◆ Work request
Set out exactly every line of the entries below, starting at the line that holds "site de la salle" and stopping after the line that holds "<!-- Custom JS -->".

(Records drawn from a dataset)
--*--
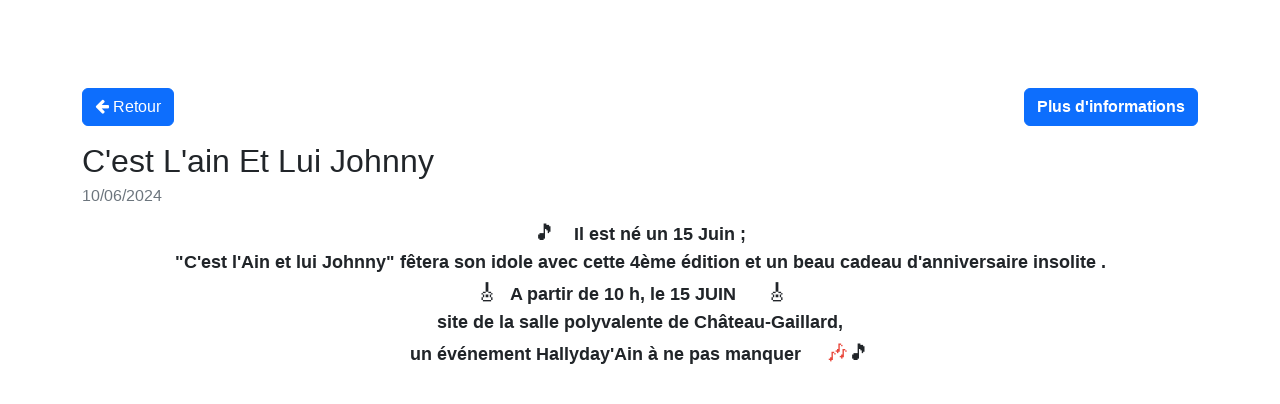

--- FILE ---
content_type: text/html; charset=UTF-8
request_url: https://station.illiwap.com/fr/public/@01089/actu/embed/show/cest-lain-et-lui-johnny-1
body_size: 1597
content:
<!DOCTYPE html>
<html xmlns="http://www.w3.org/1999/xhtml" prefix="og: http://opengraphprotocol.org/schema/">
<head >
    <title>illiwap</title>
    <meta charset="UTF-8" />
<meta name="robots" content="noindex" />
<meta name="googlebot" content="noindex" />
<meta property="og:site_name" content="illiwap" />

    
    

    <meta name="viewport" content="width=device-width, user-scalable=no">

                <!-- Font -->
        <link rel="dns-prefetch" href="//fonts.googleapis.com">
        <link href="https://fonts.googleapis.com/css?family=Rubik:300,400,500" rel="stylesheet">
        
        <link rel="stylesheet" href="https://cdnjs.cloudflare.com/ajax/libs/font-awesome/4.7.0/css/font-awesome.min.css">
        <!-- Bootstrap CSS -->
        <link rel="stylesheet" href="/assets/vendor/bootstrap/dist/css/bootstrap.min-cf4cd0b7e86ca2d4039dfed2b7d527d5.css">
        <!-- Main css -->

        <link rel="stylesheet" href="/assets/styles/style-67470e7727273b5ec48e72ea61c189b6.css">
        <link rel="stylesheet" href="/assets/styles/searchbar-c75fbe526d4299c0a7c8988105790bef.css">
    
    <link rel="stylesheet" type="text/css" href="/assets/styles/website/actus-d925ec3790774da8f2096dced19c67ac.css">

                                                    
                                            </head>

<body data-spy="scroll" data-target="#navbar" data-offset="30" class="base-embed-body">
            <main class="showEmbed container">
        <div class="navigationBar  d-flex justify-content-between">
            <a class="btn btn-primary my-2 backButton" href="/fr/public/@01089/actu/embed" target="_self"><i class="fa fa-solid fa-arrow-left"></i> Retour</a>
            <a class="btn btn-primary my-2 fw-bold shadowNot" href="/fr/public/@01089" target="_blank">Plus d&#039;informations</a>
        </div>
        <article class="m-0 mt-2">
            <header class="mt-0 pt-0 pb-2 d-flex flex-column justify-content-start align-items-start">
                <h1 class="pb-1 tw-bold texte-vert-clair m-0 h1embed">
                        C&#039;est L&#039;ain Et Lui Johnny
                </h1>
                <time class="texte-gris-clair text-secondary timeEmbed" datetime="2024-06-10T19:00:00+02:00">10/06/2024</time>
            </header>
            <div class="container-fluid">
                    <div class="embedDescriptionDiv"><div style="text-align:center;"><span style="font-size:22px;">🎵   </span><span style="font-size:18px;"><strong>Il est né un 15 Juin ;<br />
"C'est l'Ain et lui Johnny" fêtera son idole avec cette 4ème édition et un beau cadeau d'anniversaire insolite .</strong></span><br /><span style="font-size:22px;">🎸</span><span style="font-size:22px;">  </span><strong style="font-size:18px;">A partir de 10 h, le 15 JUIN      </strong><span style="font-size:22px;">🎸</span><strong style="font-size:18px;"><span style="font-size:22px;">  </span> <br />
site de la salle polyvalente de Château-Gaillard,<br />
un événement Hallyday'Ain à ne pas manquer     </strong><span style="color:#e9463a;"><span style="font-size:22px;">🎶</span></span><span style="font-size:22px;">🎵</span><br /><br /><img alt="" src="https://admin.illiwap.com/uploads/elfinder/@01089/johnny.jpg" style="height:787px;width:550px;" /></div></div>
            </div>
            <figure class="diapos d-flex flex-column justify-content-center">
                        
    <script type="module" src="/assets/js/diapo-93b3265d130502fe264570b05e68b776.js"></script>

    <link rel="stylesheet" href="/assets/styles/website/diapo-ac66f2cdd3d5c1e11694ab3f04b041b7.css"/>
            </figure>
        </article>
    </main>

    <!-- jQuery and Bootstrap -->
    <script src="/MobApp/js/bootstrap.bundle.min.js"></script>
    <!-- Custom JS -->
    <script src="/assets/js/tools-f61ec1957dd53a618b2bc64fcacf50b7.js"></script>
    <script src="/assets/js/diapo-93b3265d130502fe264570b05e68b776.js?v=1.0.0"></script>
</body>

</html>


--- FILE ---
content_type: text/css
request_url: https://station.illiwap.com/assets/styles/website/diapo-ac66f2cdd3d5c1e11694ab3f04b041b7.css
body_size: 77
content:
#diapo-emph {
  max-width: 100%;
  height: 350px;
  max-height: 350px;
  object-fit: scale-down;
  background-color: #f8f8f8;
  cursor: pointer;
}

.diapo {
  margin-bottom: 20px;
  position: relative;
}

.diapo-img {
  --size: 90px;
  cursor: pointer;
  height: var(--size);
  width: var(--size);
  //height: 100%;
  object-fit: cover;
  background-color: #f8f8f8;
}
--*--
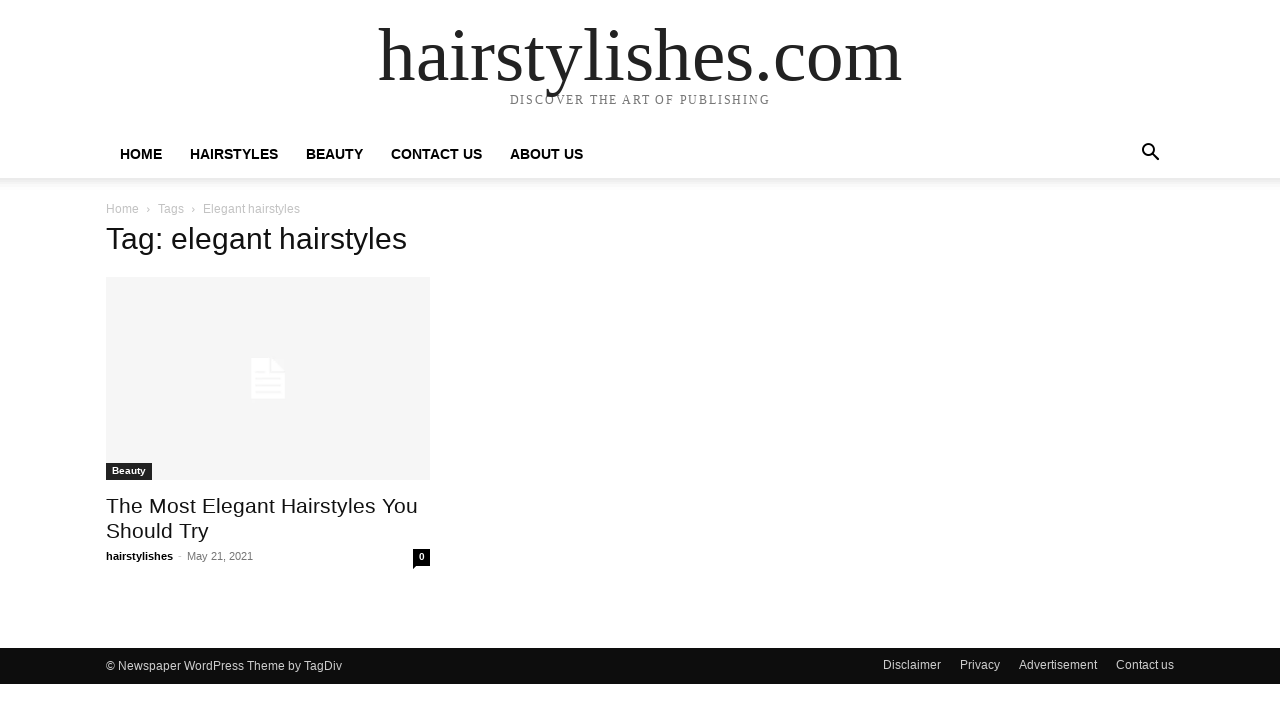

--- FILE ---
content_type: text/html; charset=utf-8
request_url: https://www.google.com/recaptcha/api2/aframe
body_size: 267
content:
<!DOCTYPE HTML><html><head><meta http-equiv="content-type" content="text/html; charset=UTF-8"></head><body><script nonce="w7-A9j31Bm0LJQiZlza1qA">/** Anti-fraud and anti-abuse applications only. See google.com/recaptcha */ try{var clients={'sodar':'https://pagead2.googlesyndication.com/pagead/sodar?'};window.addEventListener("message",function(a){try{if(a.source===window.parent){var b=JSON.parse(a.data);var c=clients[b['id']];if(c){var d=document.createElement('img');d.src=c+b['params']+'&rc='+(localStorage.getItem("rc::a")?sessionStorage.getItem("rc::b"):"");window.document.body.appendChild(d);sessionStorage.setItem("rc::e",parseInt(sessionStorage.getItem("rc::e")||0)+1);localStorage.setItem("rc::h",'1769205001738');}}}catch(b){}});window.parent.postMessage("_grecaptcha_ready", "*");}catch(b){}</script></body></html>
--*--
◆ Task response
site de la salle polyvalente de Château-Gaillard,<br />
un événement Hallyday'Ain à ne pas manquer     </strong><span style="color:#e9463a;"><span style="font-size:22px;">🎶</span></span><span style="font-size:22px;">🎵</span><br /><br /><img alt="" src="https://admin.illiwap.com/uploads/elfinder/@01089/johnny.jpg" style="height:787px;width:550px;" /></div></div>
            </div>
            <figure class="diapos d-flex flex-column justify-content-center">
                        
    <script type="module" src="/assets/js/diapo-93b3265d130502fe264570b05e68b776.js"></script>

    <link rel="stylesheet" href="/assets/styles/website/diapo-ac66f2cdd3d5c1e11694ab3f04b041b7.css"/>
            </figure>
        </article>
    </main>

    <!-- jQuery and Bootstrap -->
    <script src="/MobApp/js/bootstrap.bundle.min.js"></script>
    <!-- Custom JS -->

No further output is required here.